Thirteen community newspapers statewide have gone under in the pandemic, according to the Washington Newspaper Publishers Association. From a high of 130 neighborhood papers in the 1990s, it’s now down to 65, says Fred Obee, a former editor of the Port Townsend Leader who runs that association.
These losses are personal to me. These little papers were a mass training ground for the entire industry.
The first story I ever got paid for was in the Ballard News-Tribune, in 1989, when it was technically not yet owned by the Robinsons, but by their accountant, Don Glockner. I walked into the office, which back then was on Market Street, and tried to convince the editor, a guy named Matt Erlich, that I could bring aggressive reporting and dazzling writing to his fine publication.
OK, he said, surprisingly. Go to this night meeting and write it up. If it works out, we’ll pay you $10.
I looked up the result in the archives. “Ballardites hear about budget,” read my first headline. Not exactly going viral, that one.
I hadn’t misspelled any names, though. So next I got to write about some Ballardites who had found gold in a meteorite. And then about how some water pipes in the Ballard locks were grinding up baby salmon. I also learned the craft of doing what was by far most-read feature in the paper, the police blotter.
I was off and running in the world of small stories, and began writing for other tiny papers around town. But I realize now my career ladder goes like this: Ballard News-Tribune (going). Capitol Hill Times (gone, at least for now). West Seattle Herald (going). Northwest Sports Review (gone). Valley Daily News in Kent (gone). Bellevue Journal-American (gone). Seattle Times south bureau (gone). Seattle Times Washington, D.C., bureau (gone).
Every rung of my career ladder is missing, except the one I’m standing on.
“Maybe it’s you?” my current editor suggested. He laughed merrily at that until it dawned on him this means he could be next.
“The Times, the P-I, The Spokesman-Review — they were filled with reporters who had come through our doors, just like you,” says Pat Robinson. “We’ve always been very proud of the role we had as the farm team.”
The Seattle Times’ stellar transportation reporter Mike Lindblom is another who got his start there, writing his first stories for the West Seattle Herald (about everything from electric rates to high school basketball).
It’s always sad to me when a little paper shuts down, but this isn’t meant to be solely a wake.
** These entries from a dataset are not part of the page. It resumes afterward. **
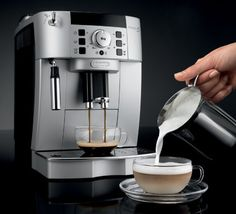 Enjoy a bold espresso, long coffee or creamy cappuccino, just the way you like it. The compact Magnifica XS boasts the advanced features of DeLonghi's super-automatic espresso machines with a smaller footprint. DeLonghi's Rapid Cappuccino System p… Cappuccino Maker, Cappuccino Machine, Espresso Maker, Espresso Coffee, Latte Machine, Breville Espresso, Coffee Coffee, Espresso Machine Reviews, Best Espresso Machine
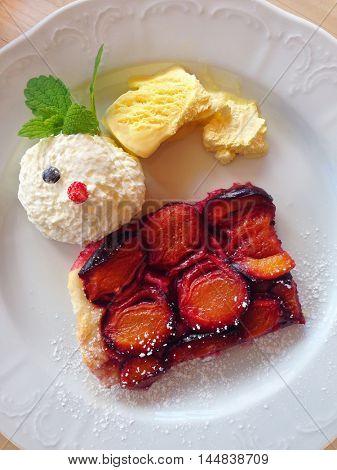 Austrian Plum sheet Cake called Zwetschkenfleck with Vanilla icecream and whipped cream, traditional dessert in Vienna, Austria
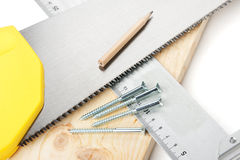 Carpentry tools and plank Royalty Free Stock Photo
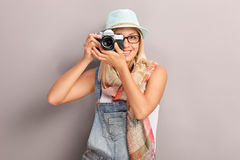 Young female photographer photographing Royalty Free Stock Image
Seattle’s got exciting rising media in the mix as well, such as Converge, Omari Salisbury’s “local news for the Northwest’s Black community,” and a host of hyperlocal blogs (capitolhillseattle.com is a standout). There are also vital community papers that aren’t shutting down, such as Assunta Ng’s Northwest Asian Weekly.
This next week, though, marks the end for some century-old local institutions. There’s zero doubt the news will go on, including being told by a more diverse array of voices — and hopefully for 100 more years.
But an invaluable proving ground, a ready-made apprenticeship shop, is withering. I’m not sure how that last part is going to be replaced.